Please say how many lines in the records below contain the word "אותי". Give the number and nothing more.

..........

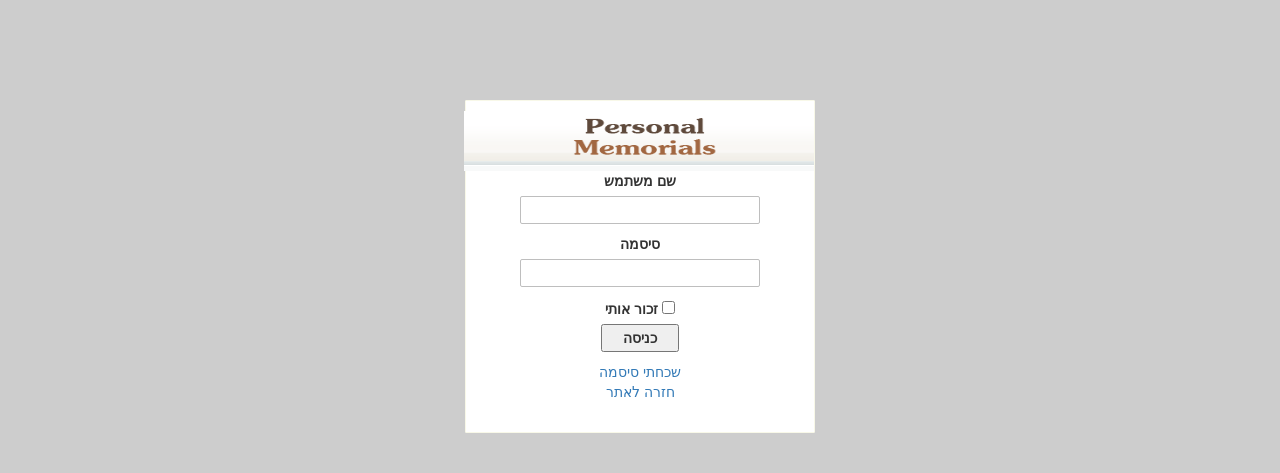

--- FILE ---
content_type: text/html; charset=utf-8
request_url: https://www.pmemorials.com/Account/LogOn?ReturnUrl=%2fActionPages%2fWizard1%2f15257%3fback%3d%252Fm%252F%25D7%2592%25D7%2599%25D7%25A0%25D7%2596%25D7%2591%25D7%2595%25D7%25A8%25D7%2592_%25D7%2591%25D7%2595%25D7%25A2%25D7%2596&back=%2Fm%2F%D7%92%D7%99%D7%A0%D7%96%D7%91%D7%95%D7%A8%D7%92_%D7%91%D7%95%D7%A2%D7%96
body_size: 1976
content:
<!DOCTYPE html>
<html dir="rtl">
<head>
<link href="/Content/bootstrap/css/bootstrap.min.css" rel="stylesheet" />
    <script src="/Content/bootstrap/js/bootstrap.min.js"></script>
    <title>התחברות למערכת ניהול</title>
    <style type="text/css">
        body{background:#cdcdcd;direction:rtl;text-align:center;font:14px;color:#333;font-family:Arial,Sans-Serif}#login-container{-moz-border-radius:1px;-webkit-border-radius:1px;border:solid 1px #f8f8e8;margin:100px auto;width:350px;background-color:#fff;padding-top:10px}#login-container .inner{margin:0 auto;padding:0 30px 30px}h1{margin-bottom:20px}.editor-field{margin-bottom:10px}.editor-field input{width:240px;direction:ltr;text-align:left;-moz-border-radius: 2px;webkit-border-radius: 2px;border-radius: 2px; border:solid 1px #bebebe;padding: 3px 0;}.ie67{display:none}.field-validation-error{ display:block; color:Red;} .loginb{ font-weight: bold;padding: 2px 20px; cursor:pointer;}
    </style>
    <!--[if IE 6]>
        <style type="text/css">
            .ie67 { display:block; }
        </style>
    <![endif]-->
</head>
<div id="login-container">
    <img src="/Content/DesignFiles/login_logo.png" alt="Uco" />
	<div class="inner">
        <div class="ie67">
            <p style='font-weight:bold; font-size:14px; padding:0 10px; text-align:center; margin-bottom:20px; color:red;'>
                שדגר דפדפן!
                <br/>
                <a href='http://www.microsoft.com/windows/internet-explorer/default.aspx'>לחץ כאן .</a>
            </p>
        </div>
        

<form action="/Account/LogOn?ReturnUrl=%2fActionPages%2fWizard1%2f15257%3fback%3d%252Fm%252F%25D7%2592%25D7%2599%25D7%25A0%25D7%2596%25D7%2591%25D7%2595%25D7%25A8%25D7%2592_%25D7%2591%25D7%2595%25D7%25A2%25D7%2596&amp;back=%2Fm%2F%D7%92%D7%99%D7%A0%D7%96%D7%91%D7%95%D7%A8%D7%92_%D7%91%D7%95%D7%A2%D7%96" method="post">            <div>
                    <div class="editor-label">
                        <label for="UserName">שם משתמש</label>
                    </div>
                    <div class="editor-field">
                        <input data-val="true" data-val-required="שם משתמש חובה" id="UserName" name="UserName" type="text" value="" />
                        <span class="field-validation-valid" data-valmsg-for="UserName" data-valmsg-replace="true"></span>
                    </div>

                    <div class="editor-label">
                        <label for="Password">סיסמה</label>
                    </div>
                    <div class="editor-field">
                        <input data-val="true" data-val-required="סיסמה חובה" id="Password" name="Password" type="password" />
                        <span class="field-validation-valid" data-valmsg-for="Password" data-valmsg-replace="true"></span>
                    </div>

                    <div class="editor-label">
                        <input data-val="true" data-val-required="השדה זכור אותי נדרש." id="RememberMe" name="RememberMe" type="checkbox" value="true" /><input name="RememberMe" type="hidden" value="false" />
                        <label for="RememberMe">זכור אותי</label>
                    </div>

                    <div style="display:none;">
    <div class="editor-label">
        <label for="InvisibleCaptchaValue">להקליד ריק</label>
    </div>
    <div class="editor-field">
        <input class="text-box single-line" data-val="true" data-val-remote="לא נכון" data-val-remote-additionalfields="*.InvisibleCaptchaValue" data-val-remote-url="/Captcha/ValidateInvisibleCaptcha" id="InvisibleCaptchaValue" name="InvisibleCaptchaValue" type="text" value="" />
        <span class="field-validation-valid" data-valmsg-for="InvisibleCaptchaValue" data-valmsg-replace="true"></span>
    </div>
</div>

                    <p>
                        <input type="submit" class="loginb" value="כניסה" />
                    </p>

                    <div><a href ="/Account/SendPassword">שכחתי סיסמה</a></div>
                    <div><a href ="javascript: history.go(-1)">חזרה לאתר</a></div>
            </div>
</form>    </div>
</div>
<script type="text/javascript" src="/asset.axd?id=[base64]%3d"></script>

</body>
</html>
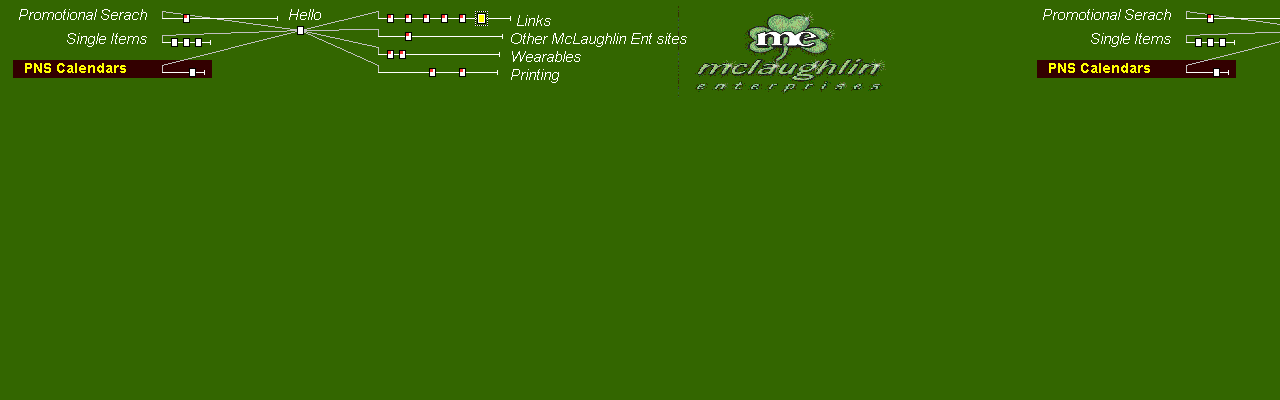

--- FILE ---
content_type: text/html
request_url: http://mclent.com/evans_mfg_mf.htm
body_size: 1104
content:
<HTML>
<HEAD>
<META HTTP-EQUIV="Content-Type" CONTENT="text/html; charset=iso-8859-1">
<META name="robots" content="noindex">
<TITLE>CuteSITE Builder  Image Map frame for mclent-main:Evans_MFG</TITLE>
<BASE TARGET="_top">
<META http-equiv="GENERATOR" CONTENT="Created with CuteSITE Builder, HTML Exporter 5.0.150"> 
</HEAD>
<BODY 
 BGCOLOR="#336600" leftmargin="1" topmargin="1" BACKGROUND="bg_mapimage.png">
<IMG NAME="imgCurPage" SRC="evans_mfg_map.gif" usemap="#tlxmapareas" border=0 width="935" height="119" ALT="Click on page icon to navigate" hspace="0" vspace="0" align="left">
<MAP NAME="tlxmapareas">
  <AREA SHAPE=rect coords="295,25,305,35"    HREF="index.htm"
    TITLE="Welcome to McLaughlin Enterprises" ALT="Welcome to McLaughlin Enterprises" >
  <AREA SHAPE=rect coords="169,37,179,47"    HREF="id2.htm"
    TITLE="Promotional Products" ALT="Promotional Products" >
  <AREA SHAPE=rect coords="385,13,395,23"    HREF="id6.htm"
    TITLE="Norwood Gate Way" ALT="Norwood Gate Way" >
  <AREA SHAPE=rect coords="457,67,467,77"    HREF="id8.htm"
    TITLE="Stckers 4 You Ink Jet or Laser Jet" ALT="Stckers 4 You Ink Jet or Laser Jet" >
  <AREA SHAPE=rect coords="181,13,191,23"    HREF="id11.htm"
    TITLE="Supplier Catalog Gateway" ALT="Supplier Catalog Gateway" >
  <AREA SHAPE=rect coords="193,37,203,47"    HREF="id13.htm"
    TITLE="OneOff Shop" ALT="OneOff Shop" >
  <AREA SHAPE=rect coords="403,13,413,23"    HREF="welcome_to_prime_world.htm"
    TITLE="Prime World" ALT="Prime World" >
  <AREA SHAPE=rect coords="421,13,431,23"    HREF="bic.htm"
    TITLE="Bic Graphic" ALT="Bic Graphic" >
  <AREA SHAPE=rect coords="439,13,449,23"    HREF="vitronic.htm"
    TITLE="Vitronic - Four Seasons" ALT="Vitronic - Four Seasons" >
  <AREA SHAPE=rect coords="385,49,395,59"    HREF="wearables___brand_book.htm"
    TITLE="Wearables - Brand Book" ALT="Wearables - Brand Book" >
  <AREA SHAPE=rect coords="403,31,413,41"    HREF="id66.htm"
    TITLE="PromoKnife.com" ALT="PromoKnife.com" >
  <AREA SHAPE=rect coords="187,67,197,77"    HREF="id71.htm"
    TITLE="Press N Stick Calendars for 2010 Promotion" ALT="Press N Stick Calendars for 2010 Promotion" >
  <AREA SHAPE=rect coords="397,49,407,59"    HREF="wearables___port_authority.htm"
    TITLE="Wearables - Port Authority" ALT="Wearables - Port Authority" >
  <AREA SHAPE=rect coords="181,37,191,47"    HREF="microfiber_lens_cloth.htm"
    TITLE="MicroFiber_Lens_Cloth" ALT="MicroFiber_Lens_Cloth" >
  <AREA SHAPE=rect coords="427,67,437,77"    HREF="printing.htm"
    TITLE="Printing" ALT="Printing" >
  <AREA SHAPE=rect coords="457,13,467,23"    HREF="hard_hat_industrial_awards.htm"
    TITLE="Hard Hat Industrial Awards" ALT="Hard Hat Industrial Awards" >
  <AREA SHAPE=rect coords="475,13,485,23"    HREF="evans_mfg.htm"
    TITLE="Evans_MFG" ALT="Evans_MFG" >
</MAP>
</BODY>
</HTML>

..........

__Answer section__
2